On 23/04/20 06:32 +0200, Helmut Grohne wrote:
On Mon, Apr 20, 2020 at 10:12:37AM +0100, Jonathan Wakely wrote:
> Now you are probably going to say that "-isystem /usr/include" is a bad
> idea and that you shouldn't do that.
> I'm inclined to agree. This isn't a
> problem just yet. Debian wants to move /usr/include/stdlib.h to
> /usr/include/<multiarch>/stdlib.h. After that move, the problematic flag
> becomes "-isystem /usr/include/<multiarch>". Unfortunately, around 30
> Debian packages do pass exactly that flag. Regardless whether doing
> so is a bad idea, I guess we will have to support that.
Or Debian should fix what they're going to break.

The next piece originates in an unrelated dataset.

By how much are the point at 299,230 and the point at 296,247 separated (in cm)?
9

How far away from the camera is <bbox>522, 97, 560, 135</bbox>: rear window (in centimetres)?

This is not quite precise. The offending -isystem
/usr/include/<multiarch> flag is already being passed. According to what
you write later, doing so is broken today. It just happens to work by
accident. So all we do is making the present breakage visible.
> I am proposing to replace those two #include_next with plain #include.

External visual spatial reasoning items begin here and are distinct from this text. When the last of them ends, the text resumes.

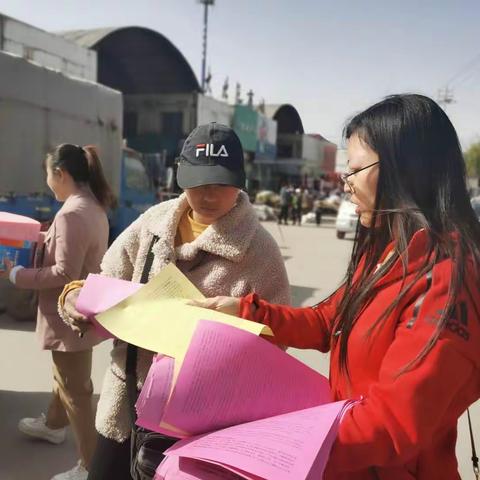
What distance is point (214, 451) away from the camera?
3.12ft

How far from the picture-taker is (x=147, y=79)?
2467cm

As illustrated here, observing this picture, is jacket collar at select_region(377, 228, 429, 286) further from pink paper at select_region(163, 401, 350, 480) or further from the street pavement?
the street pavement

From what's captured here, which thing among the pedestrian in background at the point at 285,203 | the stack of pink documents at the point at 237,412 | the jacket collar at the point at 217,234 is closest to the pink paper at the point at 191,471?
the stack of pink documents at the point at 237,412

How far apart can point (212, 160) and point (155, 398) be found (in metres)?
0.84

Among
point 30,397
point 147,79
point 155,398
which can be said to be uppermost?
point 147,79

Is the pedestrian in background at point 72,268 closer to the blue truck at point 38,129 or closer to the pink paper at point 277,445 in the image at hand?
the pink paper at point 277,445

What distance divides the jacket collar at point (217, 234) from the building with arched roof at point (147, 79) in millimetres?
14351

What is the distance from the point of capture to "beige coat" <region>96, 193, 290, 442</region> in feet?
5.56

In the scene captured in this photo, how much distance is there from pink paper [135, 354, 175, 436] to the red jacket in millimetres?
371

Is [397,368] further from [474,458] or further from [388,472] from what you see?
[474,458]

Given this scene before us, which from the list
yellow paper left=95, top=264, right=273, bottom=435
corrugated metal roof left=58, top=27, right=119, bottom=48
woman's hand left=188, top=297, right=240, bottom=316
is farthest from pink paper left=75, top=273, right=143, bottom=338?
corrugated metal roof left=58, top=27, right=119, bottom=48

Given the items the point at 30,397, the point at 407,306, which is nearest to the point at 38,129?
the point at 30,397

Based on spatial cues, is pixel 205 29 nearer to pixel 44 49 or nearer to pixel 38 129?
pixel 44 49

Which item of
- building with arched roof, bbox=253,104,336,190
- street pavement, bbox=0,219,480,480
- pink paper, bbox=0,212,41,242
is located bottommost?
street pavement, bbox=0,219,480,480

> That'll solve the problem described above, but it is not entirely
> obvious that doing so doesn't break something else.
> After switching those #include_next to #include,
> libstdc++-v3/include/c_global/cstdlib will continue to temporarily
> will #include <stdlib.h>. Now, it'll search all include directories. It
> may find libstdc++-v3/include/c_comaptibility/stdlib.h or the libc's
> version. We cannot tell which. If it finds the one from libstdc++-v3,
> the header will notice the _GLIBCXX_INCLUDE_NEXT_C_HEADERS macro and
> immediately #include_next <stdlib.h> skipping the rest of the header.

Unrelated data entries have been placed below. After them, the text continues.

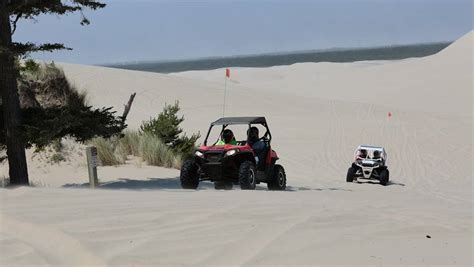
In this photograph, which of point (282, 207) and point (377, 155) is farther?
point (377, 155)

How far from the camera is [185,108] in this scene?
91.6ft

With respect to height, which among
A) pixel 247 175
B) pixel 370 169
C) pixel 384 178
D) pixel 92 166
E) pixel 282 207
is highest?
pixel 92 166

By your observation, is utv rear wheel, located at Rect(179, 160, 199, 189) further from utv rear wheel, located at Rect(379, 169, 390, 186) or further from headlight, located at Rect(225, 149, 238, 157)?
utv rear wheel, located at Rect(379, 169, 390, 186)

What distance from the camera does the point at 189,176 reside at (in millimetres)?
10062

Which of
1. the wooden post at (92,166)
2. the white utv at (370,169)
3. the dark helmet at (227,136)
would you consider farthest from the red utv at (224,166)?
the white utv at (370,169)

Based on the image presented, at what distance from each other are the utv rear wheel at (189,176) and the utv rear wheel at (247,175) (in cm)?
74

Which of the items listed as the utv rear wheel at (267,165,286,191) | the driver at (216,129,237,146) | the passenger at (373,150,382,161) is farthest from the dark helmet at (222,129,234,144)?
the passenger at (373,150,382,161)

> That in turn will find the libc version. So in both cases, it ends up
> using the right one. Precisely what we wanted.
As Marc said, this doesn't work.
That is not very precise either. Marc said that it won't fix all cases.
In practice, it would make those work that don't #include <stdlib.h> but
use #include <cstdlib> instead.
Marc also indicated that using include_next for a header of a different
name is wrong. So this is a bug in libstdc++ regardless of whether it
breaks or unbreaks other pieces of software.
He said he doesn't like it, that doesn't mean it's a bug or actually
causes incorrect results.
Whereas using -isystem provably *does* break the implementation,
making it impossible for #include <stdlib.h> to meet the requirements
of the C++ standard. And your proposed patch doesn't prevent that.
If a program tries to include <stdlib.h> it needs to get the libstdc++
version, otherwise only the libc versions of certain functions are
defined. That means the additional C++ overloads such as ::abs(long)
and ::abs(long long) won't be defined. That is the reason why
libstdc++ provides its own <stdlib.h>.
And if you do -isystem /usr/include (or any other option that causes
libstdc++'s <stdlib.h> to be skipped) that doesn't work. Only
::abs(int) gets defined.
So -isystem /usr/include breaks code, with or without your patch.
It is very difficult to disagree with -isystem /usr/include or -isystem
/usr/include/<triplet> being broken and unsupported. Having you state it
that clearly does help with communicating to other upstreams. For this
reason, I've looked into the remaining cases. It turns out that there
aren't that many left. In particular chromium, opencv and vtk got fixed
in the mean time. Basically all remaining failures could be attributed
to qmake, which passes all directories below /usr/include (including
/usr/include and /usr/include/<triplet> if a .pc file mentions them)
using -isystem. I've sent a patch https://bugs.debian.org/958479 to make
qmake stop doing that.
I therefore agree with you that the patch I sent for libstdc++ is not
necessary to make packages build on Debian. Removing the offending
-isystem flags from the respective builds is a manageable option and has
already happened to a large extend.
Yes, I introduced the current <stdlib.h> and <math.h> wrappers years
ago in GCC 6, and so I'm surprised to see it coming up again now.
Several packages had problems and already fixed them.
We can conclude that the motivation for my patch is not a good one,
because it embraces broken behaviour. However, the use of include_next
remains a bug, because the name of the including and the name of the
included header differ, and it should be fixed on that ground.
Not liking something is not a bug.
You need to demonstrate an actual bug (e.g. failure to compile,
non-conformance to the C++ standard) that is not caused by user error
(like misuse of -isystem) to argue for fixing something.